> **Goal**: Reproduce word for word the part of the interview on transport and pollution in Delhi that runs from "ES: Yes. Parking" up to and including "still has them.".

We should tax those who pollute the city.

AB: You mean car drivers?

ES: Yes, cars and autos.

AB: Also the industrial units also around the city?

ES: No, no. We assume that city planning will move industrial units away from the city. Sometimes that may not be possible. But we have suggested something like a green tax on vehicles. The tax that car owners pay is so little. And in a place like Delhi, people have two or three, or even five, cars per house. Keeping cars should not be cheap. There should be parking constraints. People should not be able to park anywhere and everywhere. They should pay high fees to park. Old vehicles that pollute badly should pay a green tax. For whoever wants to purchase their first vehicle, you can be lenient. For the second vehicle, the registration fee should be doubled. That is the sort of disincentive to have for personal vehicles. But before that, public transport must be available, and for that, investment is necessary.
Investment is not at all difficult, provided there is a will to raise the money.

AB: There has been a recent proposal by the Delhi government to introduce a congestion tax in some parts of the city.

ES: Yes, by the Municipal Corporation of Delhi.

AB: And also to raise parking fees in some areas. So, would you say that is a step in the right direction?

ES: Yes. Parking fees should be raised. The cost of land is high. You can't allow vehicle owners to lock up this valuable space in the city. We should encourage people to use public transport.

AB: What is your view on a tram system as a sort of feeder or supplement to the metro and road systems? Delhi had trams long ago. Kolkata still has them.

ES: Tram systems have undergone a change now. Today it is called LRT (Light Rapid Transit). It is essentially a tramway sharing the right of way with the road. These operate in most European countries. But these are systems in cities that are spread out, with wide roads. If you are going to share right of way with other road vehicles here, trams will cause bottlenecks. You can have trams if the roads are wide and you can segregate a portion for the tramway. But our cities are not planned that way. So I do not advocate LRT here. Instead, it should be light metro. The only thing that is different is: on the ground, it is elevated, rather than underground.

> **Material shown**:

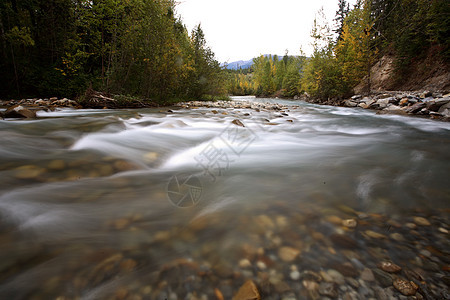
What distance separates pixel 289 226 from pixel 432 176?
78.6 inches

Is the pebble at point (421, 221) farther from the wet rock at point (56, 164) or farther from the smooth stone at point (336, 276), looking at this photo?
the wet rock at point (56, 164)

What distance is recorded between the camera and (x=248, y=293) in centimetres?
81

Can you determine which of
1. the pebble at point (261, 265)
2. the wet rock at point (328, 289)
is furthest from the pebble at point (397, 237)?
the pebble at point (261, 265)

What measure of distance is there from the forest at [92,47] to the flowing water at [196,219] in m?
8.14

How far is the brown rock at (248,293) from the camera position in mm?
797

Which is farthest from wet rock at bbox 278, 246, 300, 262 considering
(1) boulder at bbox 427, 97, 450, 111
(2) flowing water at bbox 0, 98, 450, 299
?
(1) boulder at bbox 427, 97, 450, 111

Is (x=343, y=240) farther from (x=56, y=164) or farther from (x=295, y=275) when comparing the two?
(x=56, y=164)

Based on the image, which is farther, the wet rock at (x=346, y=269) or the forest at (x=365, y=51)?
the forest at (x=365, y=51)

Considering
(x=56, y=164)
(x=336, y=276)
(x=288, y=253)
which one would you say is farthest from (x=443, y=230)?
(x=56, y=164)

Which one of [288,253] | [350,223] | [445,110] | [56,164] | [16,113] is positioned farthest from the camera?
[445,110]

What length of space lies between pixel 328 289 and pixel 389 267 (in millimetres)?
347

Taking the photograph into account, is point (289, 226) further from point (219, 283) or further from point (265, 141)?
point (265, 141)

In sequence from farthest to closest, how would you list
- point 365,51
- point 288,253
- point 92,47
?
point 365,51 < point 92,47 < point 288,253

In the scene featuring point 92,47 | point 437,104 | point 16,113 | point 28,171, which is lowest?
point 28,171
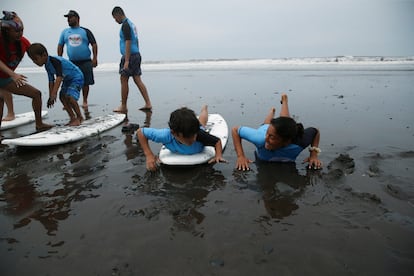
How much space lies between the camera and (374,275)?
1788mm

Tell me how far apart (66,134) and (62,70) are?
1.56 m

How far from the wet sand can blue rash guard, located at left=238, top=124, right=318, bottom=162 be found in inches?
5.4

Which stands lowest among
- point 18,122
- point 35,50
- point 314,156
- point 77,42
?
point 18,122

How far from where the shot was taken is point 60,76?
17.5 feet

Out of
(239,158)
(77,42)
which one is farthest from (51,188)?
→ (77,42)

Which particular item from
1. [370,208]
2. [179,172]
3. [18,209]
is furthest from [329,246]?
[18,209]

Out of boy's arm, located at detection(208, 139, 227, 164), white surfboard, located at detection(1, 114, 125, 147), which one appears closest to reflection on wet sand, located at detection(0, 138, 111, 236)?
white surfboard, located at detection(1, 114, 125, 147)

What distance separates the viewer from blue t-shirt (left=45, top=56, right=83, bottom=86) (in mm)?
5305

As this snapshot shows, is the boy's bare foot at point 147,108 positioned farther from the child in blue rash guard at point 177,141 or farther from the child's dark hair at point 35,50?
the child in blue rash guard at point 177,141

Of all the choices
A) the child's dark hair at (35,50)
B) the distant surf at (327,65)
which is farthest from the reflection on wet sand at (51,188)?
the distant surf at (327,65)

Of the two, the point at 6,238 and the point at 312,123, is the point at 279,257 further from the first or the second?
the point at 312,123

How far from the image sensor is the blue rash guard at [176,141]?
3637mm

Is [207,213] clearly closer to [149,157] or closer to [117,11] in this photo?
[149,157]

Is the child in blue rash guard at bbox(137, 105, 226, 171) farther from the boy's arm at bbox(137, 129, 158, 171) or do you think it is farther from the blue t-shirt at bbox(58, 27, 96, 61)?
the blue t-shirt at bbox(58, 27, 96, 61)
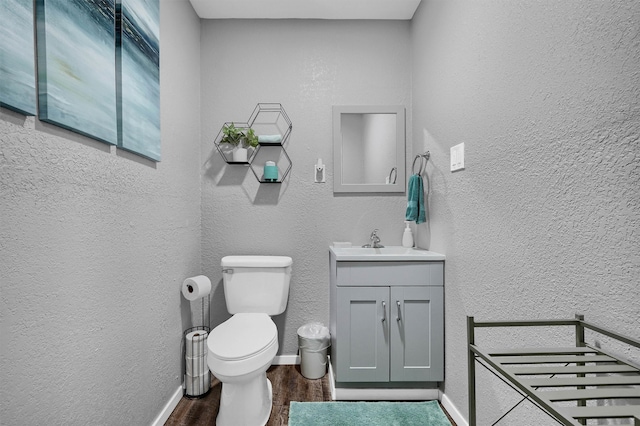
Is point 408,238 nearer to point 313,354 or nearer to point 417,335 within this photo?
point 417,335

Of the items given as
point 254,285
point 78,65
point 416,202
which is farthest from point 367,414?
point 78,65

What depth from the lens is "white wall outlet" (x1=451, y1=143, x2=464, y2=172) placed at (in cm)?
160

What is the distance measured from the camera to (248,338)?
1619 mm

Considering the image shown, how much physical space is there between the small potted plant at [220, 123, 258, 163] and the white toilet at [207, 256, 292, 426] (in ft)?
2.36

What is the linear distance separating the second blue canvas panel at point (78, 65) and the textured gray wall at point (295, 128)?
113cm

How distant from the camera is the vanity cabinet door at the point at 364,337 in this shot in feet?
6.00

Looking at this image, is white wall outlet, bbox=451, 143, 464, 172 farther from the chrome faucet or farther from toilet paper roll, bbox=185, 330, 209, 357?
toilet paper roll, bbox=185, 330, 209, 357

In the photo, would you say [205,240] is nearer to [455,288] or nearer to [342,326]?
[342,326]

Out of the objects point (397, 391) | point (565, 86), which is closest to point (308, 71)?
point (565, 86)

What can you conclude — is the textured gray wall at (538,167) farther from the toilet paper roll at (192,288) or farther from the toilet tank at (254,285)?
the toilet paper roll at (192,288)

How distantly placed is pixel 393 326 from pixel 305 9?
7.13ft

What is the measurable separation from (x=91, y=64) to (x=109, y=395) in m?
1.23

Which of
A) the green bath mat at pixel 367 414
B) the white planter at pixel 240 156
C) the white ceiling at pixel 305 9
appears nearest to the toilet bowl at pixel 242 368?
the green bath mat at pixel 367 414

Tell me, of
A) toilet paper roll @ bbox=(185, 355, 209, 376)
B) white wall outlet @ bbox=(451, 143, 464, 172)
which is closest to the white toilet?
toilet paper roll @ bbox=(185, 355, 209, 376)
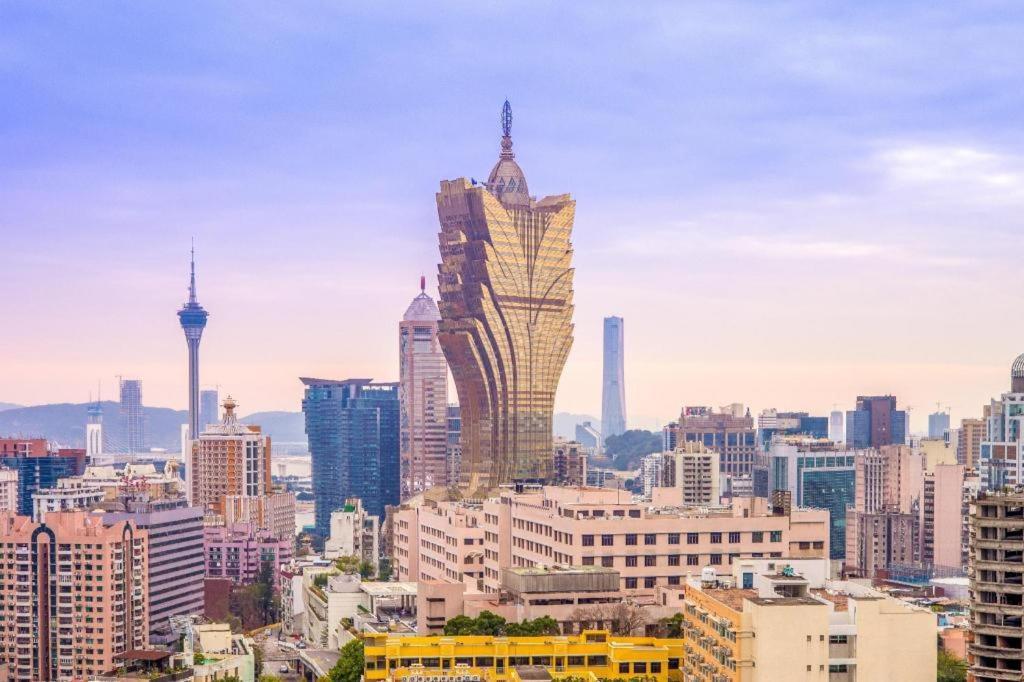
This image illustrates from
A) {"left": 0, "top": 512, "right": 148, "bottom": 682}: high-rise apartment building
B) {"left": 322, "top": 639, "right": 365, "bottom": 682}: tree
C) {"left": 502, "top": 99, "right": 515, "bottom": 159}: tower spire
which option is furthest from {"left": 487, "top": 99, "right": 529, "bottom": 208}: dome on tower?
{"left": 322, "top": 639, "right": 365, "bottom": 682}: tree

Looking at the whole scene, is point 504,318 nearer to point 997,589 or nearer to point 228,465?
point 228,465

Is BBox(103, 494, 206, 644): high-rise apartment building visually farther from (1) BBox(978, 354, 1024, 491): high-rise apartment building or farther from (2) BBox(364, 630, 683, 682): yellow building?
(1) BBox(978, 354, 1024, 491): high-rise apartment building

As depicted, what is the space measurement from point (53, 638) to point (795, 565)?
189 feet

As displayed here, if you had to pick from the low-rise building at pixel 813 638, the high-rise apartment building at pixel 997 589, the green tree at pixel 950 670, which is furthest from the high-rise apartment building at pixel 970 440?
the low-rise building at pixel 813 638

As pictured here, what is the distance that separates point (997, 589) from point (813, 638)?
6.84 m

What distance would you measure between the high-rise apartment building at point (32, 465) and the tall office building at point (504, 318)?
4233cm

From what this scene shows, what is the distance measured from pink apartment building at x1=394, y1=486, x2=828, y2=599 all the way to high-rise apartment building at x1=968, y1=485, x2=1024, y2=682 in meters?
22.9

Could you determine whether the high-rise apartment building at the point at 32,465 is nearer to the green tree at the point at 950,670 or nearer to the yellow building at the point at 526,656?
the yellow building at the point at 526,656

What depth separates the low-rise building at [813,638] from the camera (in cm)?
4822

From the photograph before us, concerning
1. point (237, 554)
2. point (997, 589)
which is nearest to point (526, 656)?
point (997, 589)

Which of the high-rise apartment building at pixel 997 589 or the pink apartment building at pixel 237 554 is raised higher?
the high-rise apartment building at pixel 997 589

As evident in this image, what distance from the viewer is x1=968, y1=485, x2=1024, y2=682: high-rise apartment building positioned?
51.0 meters

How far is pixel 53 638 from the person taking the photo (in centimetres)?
10012

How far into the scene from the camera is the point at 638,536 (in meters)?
77.6
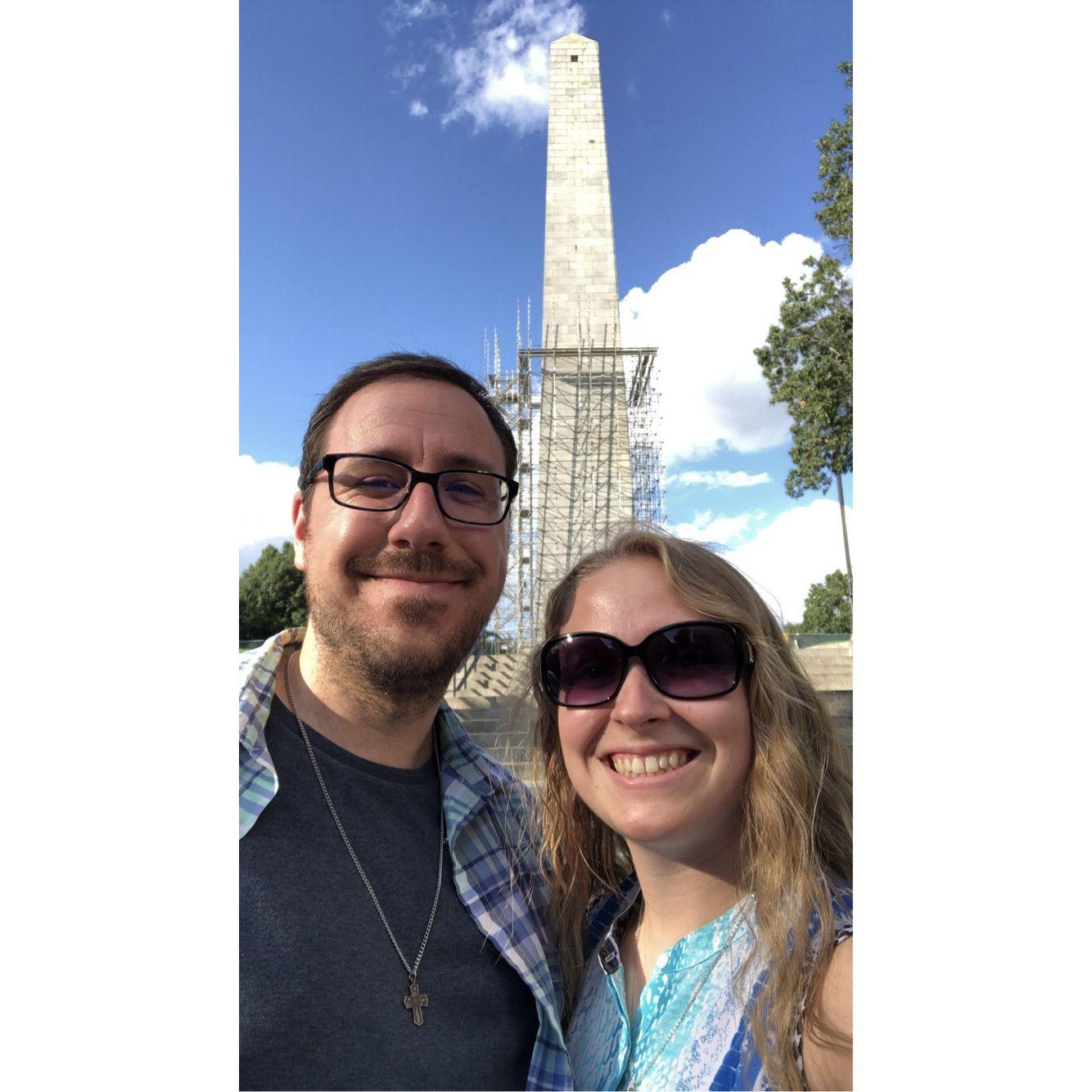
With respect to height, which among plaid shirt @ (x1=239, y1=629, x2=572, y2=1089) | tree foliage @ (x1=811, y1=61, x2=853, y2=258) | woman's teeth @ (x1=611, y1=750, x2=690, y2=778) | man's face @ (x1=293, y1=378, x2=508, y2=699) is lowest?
plaid shirt @ (x1=239, y1=629, x2=572, y2=1089)

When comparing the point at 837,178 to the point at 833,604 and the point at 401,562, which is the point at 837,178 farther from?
the point at 401,562

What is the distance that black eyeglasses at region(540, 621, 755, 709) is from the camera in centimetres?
117

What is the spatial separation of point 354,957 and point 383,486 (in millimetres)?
739

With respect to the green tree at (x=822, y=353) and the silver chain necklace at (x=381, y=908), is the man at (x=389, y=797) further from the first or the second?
the green tree at (x=822, y=353)

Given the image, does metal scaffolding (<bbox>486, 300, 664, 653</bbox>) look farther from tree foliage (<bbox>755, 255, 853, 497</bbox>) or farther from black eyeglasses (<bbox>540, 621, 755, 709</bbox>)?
black eyeglasses (<bbox>540, 621, 755, 709</bbox>)

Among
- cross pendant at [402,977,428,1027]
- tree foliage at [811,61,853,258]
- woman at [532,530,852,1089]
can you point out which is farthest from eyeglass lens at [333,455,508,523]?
tree foliage at [811,61,853,258]

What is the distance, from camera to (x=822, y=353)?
26.0 ft

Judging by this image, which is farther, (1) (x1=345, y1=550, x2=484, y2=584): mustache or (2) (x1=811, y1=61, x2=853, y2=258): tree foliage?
(2) (x1=811, y1=61, x2=853, y2=258): tree foliage

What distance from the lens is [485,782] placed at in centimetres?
142

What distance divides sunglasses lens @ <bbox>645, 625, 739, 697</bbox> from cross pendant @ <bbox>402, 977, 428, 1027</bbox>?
0.59 metres
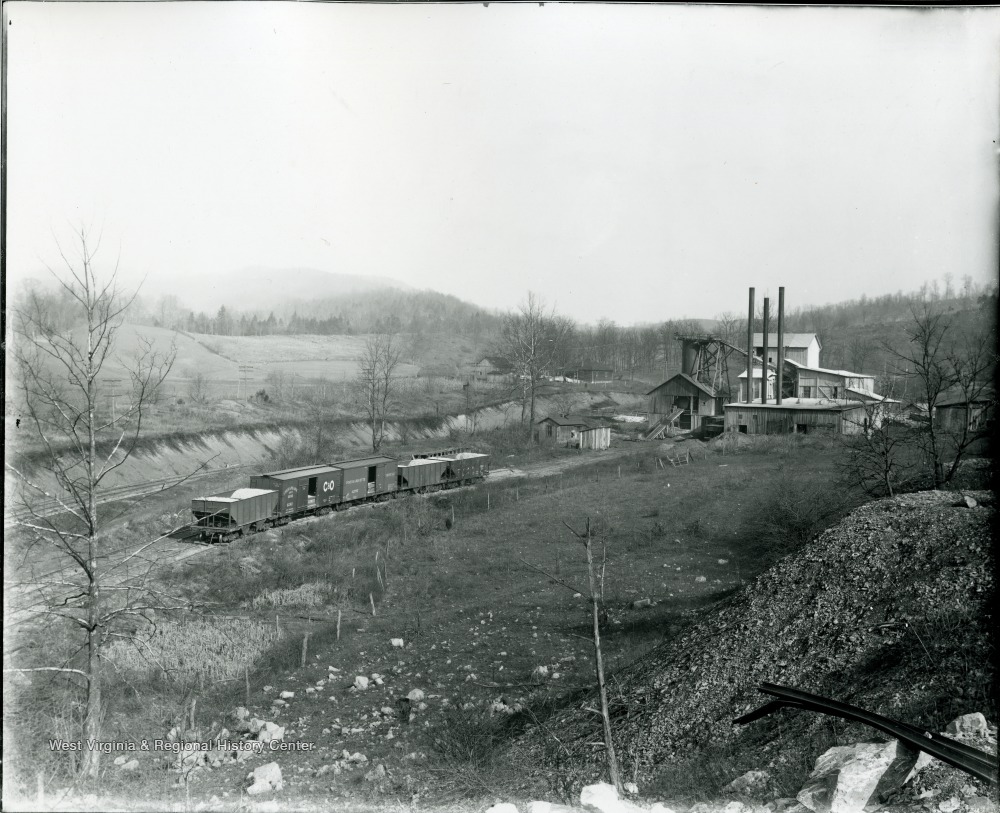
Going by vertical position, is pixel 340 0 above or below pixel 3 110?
above

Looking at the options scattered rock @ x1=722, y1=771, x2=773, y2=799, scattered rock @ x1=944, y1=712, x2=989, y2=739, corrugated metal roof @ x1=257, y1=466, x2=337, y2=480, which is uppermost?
scattered rock @ x1=944, y1=712, x2=989, y2=739

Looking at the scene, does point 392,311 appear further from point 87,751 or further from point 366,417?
point 87,751

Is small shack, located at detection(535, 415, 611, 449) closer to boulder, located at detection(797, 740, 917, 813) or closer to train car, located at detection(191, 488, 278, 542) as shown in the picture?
train car, located at detection(191, 488, 278, 542)

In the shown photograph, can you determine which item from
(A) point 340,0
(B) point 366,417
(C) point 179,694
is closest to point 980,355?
(A) point 340,0

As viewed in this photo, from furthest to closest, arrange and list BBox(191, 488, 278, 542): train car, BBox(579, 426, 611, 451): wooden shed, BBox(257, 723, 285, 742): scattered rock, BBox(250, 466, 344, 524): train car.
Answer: BBox(579, 426, 611, 451): wooden shed < BBox(250, 466, 344, 524): train car < BBox(191, 488, 278, 542): train car < BBox(257, 723, 285, 742): scattered rock

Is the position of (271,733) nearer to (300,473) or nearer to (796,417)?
(300,473)

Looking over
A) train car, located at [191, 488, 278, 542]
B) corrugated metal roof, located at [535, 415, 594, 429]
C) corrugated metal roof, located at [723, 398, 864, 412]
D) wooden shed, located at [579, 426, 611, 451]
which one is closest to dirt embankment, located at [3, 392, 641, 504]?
train car, located at [191, 488, 278, 542]
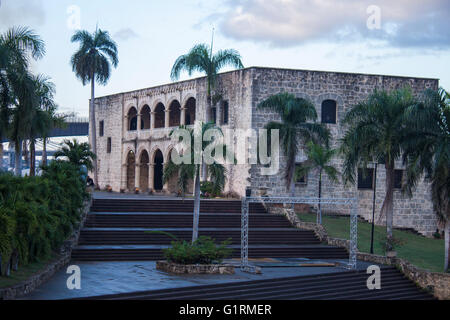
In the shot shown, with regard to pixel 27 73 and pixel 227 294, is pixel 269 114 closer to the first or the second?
pixel 27 73

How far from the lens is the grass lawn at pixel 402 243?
24948mm

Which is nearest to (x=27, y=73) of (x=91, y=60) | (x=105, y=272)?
(x=105, y=272)

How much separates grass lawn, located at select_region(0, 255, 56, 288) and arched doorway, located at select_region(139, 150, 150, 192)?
78.1ft

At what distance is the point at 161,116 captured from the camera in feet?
143

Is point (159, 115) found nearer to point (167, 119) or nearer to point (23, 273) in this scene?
point (167, 119)

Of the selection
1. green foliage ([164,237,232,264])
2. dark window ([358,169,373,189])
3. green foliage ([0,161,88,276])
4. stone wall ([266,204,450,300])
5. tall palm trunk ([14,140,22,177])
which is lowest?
stone wall ([266,204,450,300])

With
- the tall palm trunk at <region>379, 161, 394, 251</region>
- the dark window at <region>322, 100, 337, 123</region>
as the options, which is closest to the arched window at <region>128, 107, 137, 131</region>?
the dark window at <region>322, 100, 337, 123</region>

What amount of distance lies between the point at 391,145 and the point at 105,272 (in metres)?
11.9

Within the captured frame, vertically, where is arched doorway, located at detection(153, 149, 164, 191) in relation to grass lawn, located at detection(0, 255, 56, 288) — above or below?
above

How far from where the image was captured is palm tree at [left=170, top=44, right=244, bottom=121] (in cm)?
3222

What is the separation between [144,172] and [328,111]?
15.0 metres

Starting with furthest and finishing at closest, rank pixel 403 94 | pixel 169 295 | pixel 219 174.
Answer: pixel 403 94, pixel 219 174, pixel 169 295

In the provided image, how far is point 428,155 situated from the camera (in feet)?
74.9

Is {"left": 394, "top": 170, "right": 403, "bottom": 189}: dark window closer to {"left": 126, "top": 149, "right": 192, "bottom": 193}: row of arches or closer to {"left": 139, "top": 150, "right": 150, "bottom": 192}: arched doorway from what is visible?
{"left": 126, "top": 149, "right": 192, "bottom": 193}: row of arches
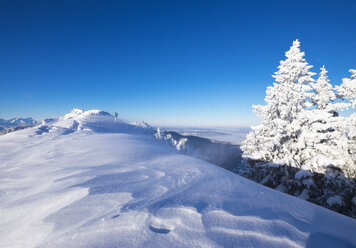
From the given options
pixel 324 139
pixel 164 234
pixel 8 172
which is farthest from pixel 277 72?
pixel 8 172

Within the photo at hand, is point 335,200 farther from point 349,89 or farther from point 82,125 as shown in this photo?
point 82,125

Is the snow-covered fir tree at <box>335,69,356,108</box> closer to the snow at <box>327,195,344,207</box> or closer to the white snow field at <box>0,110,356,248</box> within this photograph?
the snow at <box>327,195,344,207</box>

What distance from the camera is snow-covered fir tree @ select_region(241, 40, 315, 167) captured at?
11.4 meters

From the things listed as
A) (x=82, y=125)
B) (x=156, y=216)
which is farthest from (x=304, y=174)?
(x=82, y=125)

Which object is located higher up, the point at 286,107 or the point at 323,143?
the point at 286,107

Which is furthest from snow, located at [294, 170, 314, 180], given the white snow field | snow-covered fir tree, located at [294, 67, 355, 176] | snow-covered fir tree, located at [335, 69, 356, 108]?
the white snow field

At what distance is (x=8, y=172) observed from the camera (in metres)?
3.88

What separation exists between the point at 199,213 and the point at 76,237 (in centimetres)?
129

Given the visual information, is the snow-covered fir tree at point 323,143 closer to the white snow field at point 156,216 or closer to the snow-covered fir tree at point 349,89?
the snow-covered fir tree at point 349,89

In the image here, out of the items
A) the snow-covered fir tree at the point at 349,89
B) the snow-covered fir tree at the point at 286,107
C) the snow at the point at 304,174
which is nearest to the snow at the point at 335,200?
the snow at the point at 304,174

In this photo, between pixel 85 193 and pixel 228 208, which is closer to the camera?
pixel 228 208

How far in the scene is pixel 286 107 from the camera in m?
12.1

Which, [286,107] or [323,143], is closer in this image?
A: [323,143]

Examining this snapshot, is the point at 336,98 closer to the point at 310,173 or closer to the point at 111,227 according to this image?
the point at 310,173
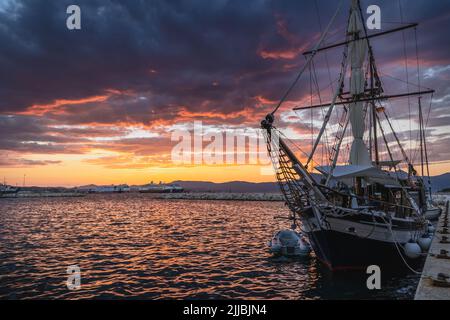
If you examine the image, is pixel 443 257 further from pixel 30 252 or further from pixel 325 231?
pixel 30 252

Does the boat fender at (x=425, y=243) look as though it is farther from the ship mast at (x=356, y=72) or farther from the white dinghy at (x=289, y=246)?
the white dinghy at (x=289, y=246)

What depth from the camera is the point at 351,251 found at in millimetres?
18609

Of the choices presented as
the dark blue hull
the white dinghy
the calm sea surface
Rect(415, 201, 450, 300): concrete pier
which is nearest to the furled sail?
the white dinghy

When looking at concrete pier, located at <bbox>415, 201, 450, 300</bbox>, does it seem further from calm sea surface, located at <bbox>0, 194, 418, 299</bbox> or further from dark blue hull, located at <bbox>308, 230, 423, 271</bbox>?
dark blue hull, located at <bbox>308, 230, 423, 271</bbox>

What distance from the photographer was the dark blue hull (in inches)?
731

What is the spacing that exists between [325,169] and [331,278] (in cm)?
720

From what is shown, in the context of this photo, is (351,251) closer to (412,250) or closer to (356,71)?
(412,250)

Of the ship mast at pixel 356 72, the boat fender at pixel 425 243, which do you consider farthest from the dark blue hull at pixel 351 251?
the ship mast at pixel 356 72

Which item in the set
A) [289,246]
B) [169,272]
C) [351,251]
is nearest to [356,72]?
[351,251]

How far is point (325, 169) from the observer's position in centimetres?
2159

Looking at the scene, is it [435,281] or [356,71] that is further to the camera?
[356,71]
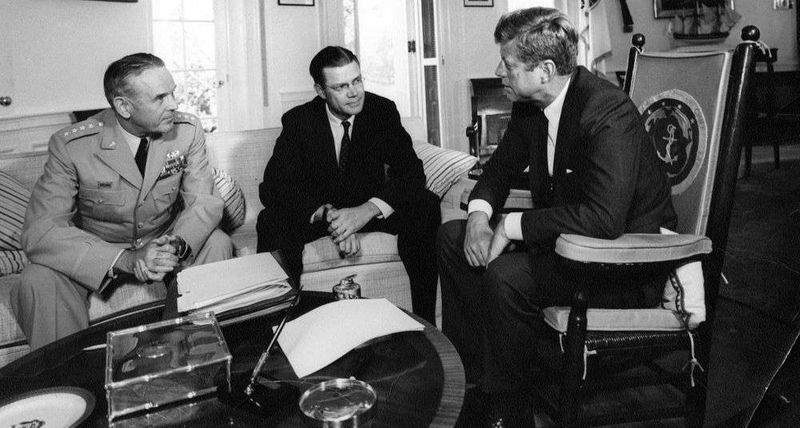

> **In response**:
ES: Yes. Parking fees should be raised. The cost of land is high. You can't allow vehicle owners to lock up this valuable space in the city. We should encourage people to use public transport.

AB: What is your view on a tram system as a sort of feeder or supplement to the metro and road systems? Delhi had trams long ago. Kolkata still has them.